I just talked to Wendy at ON Semi about this, though, and she is looking into what we must do to ensure that random data is not returned on a READ during a simultaneous write to the same location from the other port. She is going to call me back soon about this. If it's doable, I'll update the FPGA images, accordingly.
Thanks for bringing this up!!!
If there is a problem, having now seen the speed of the P2, I would be happy to forego the dual porting if needs be.
If there is a bugfix, any possibility of a JMPRET P1 style (or partial)?
The missing part is the CALL D,#/S where we want to write the 9bit return address without the C & Z bits so that can be placed into a JMP absolute instruction. A 20bit return would work but its the C & Z bits that destroy the return instruction.

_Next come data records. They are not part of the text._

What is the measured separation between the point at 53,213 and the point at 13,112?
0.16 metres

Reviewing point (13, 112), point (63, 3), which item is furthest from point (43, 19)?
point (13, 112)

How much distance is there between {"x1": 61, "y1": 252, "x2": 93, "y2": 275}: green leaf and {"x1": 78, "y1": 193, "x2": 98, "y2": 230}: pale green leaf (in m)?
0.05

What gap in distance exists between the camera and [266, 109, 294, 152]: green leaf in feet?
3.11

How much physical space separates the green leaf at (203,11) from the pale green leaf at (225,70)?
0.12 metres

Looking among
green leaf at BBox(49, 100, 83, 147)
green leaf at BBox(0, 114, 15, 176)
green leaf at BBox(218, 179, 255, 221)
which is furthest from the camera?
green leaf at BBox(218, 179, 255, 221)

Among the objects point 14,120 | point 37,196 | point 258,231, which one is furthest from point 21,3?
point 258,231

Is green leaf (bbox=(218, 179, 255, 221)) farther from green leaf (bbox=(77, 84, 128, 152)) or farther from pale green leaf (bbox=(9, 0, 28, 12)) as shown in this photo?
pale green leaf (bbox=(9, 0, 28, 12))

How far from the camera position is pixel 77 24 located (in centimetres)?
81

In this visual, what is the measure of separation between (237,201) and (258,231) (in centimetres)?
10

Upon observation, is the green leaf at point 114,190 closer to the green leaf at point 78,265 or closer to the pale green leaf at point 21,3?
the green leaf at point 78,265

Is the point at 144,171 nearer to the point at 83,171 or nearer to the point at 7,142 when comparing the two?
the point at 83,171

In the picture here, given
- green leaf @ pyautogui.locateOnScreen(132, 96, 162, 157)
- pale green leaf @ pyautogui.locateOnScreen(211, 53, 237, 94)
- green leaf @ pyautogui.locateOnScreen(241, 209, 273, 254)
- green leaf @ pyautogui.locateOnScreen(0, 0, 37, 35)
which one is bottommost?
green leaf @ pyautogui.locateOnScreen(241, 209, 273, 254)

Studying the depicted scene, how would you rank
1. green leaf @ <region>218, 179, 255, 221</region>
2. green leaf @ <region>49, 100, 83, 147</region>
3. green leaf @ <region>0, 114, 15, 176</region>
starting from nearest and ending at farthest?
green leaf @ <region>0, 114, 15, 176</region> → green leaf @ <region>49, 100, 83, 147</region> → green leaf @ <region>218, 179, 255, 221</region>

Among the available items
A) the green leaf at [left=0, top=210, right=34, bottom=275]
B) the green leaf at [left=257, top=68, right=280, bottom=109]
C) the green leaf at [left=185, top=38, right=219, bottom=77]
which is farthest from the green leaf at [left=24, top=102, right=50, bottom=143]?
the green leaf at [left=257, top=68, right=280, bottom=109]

If there is a problem, having now seen the speed of the P2, I would be happy to forego the dual porting if needs be.
Why forgo dual porting ?
The issue is one of same-clock-access, so a SW work-around exists of reading until the same answer occurs twice, if your design means this can occur.
I think this could be fixed in HW, as the apertures of registers are very small in P2.
What is the Minimum / Maximum Quartas versions for the 1-2-3 A9? I think 15.0 was safe.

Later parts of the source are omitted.